>> begin Exercise material

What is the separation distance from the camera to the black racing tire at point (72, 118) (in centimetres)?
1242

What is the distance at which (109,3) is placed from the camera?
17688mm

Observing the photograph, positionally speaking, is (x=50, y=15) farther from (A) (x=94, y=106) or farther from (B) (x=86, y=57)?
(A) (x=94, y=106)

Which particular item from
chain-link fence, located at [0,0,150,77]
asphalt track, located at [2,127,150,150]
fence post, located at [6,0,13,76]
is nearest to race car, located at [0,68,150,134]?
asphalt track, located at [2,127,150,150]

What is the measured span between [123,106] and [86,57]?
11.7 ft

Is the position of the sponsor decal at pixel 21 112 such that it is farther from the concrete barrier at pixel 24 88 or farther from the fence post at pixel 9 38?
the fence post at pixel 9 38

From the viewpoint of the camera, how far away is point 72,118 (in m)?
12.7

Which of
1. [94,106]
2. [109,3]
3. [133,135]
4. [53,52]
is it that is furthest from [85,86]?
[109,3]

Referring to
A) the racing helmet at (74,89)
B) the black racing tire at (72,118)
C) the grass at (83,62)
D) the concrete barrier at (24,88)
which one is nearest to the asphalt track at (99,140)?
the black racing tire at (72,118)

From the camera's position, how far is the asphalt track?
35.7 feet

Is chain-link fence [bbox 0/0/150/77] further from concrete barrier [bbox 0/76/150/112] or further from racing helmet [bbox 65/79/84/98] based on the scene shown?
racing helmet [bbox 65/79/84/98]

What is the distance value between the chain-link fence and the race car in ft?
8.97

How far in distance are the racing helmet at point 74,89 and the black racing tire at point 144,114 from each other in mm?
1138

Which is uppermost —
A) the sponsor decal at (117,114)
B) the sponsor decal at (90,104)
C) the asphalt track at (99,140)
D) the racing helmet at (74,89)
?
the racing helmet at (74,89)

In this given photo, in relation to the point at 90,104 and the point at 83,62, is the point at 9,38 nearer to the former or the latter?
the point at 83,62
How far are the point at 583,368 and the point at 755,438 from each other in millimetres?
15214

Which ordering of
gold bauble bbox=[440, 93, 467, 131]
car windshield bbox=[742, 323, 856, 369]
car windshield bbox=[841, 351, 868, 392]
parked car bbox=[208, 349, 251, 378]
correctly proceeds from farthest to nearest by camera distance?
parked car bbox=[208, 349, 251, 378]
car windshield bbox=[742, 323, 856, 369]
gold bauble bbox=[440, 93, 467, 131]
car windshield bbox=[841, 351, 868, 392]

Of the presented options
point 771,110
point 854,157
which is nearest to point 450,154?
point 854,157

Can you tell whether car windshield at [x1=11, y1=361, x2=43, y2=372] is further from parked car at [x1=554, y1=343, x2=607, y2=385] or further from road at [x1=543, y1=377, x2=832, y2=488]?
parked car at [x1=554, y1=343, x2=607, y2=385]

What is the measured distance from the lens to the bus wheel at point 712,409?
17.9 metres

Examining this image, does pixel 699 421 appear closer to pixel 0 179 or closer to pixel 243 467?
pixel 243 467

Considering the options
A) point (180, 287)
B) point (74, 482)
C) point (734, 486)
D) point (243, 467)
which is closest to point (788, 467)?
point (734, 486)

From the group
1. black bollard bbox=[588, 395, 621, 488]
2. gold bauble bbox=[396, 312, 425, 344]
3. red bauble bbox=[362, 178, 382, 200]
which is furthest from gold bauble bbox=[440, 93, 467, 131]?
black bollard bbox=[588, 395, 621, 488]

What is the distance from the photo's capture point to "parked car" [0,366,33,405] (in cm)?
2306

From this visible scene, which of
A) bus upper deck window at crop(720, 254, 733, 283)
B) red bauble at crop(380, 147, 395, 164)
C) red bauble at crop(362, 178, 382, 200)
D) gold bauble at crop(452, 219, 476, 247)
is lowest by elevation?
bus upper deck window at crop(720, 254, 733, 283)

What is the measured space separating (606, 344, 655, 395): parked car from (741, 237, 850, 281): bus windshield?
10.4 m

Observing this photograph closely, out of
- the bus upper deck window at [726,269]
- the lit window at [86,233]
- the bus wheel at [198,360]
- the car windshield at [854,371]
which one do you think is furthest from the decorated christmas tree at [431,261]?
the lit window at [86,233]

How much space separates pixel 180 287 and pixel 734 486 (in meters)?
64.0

>> end Exercise material

**What you need to do**: Copy the stretch of the records from the line containing "What is the measured space" through the end of the records, both ends included, keeping every character unchanged.

**The result**:
What is the measured space separating (606, 344, 655, 395): parked car from (741, 237, 850, 281): bus windshield?
10.4 m

Observing this photograph closely, out of
- the bus upper deck window at [726,269]
- the lit window at [86,233]
- the bus wheel at [198,360]
- the car windshield at [854,371]
which one do you think is furthest from the decorated christmas tree at [431,261]?
the lit window at [86,233]

How much space separates pixel 180 287 and pixel 734 486 (in meters)?
64.0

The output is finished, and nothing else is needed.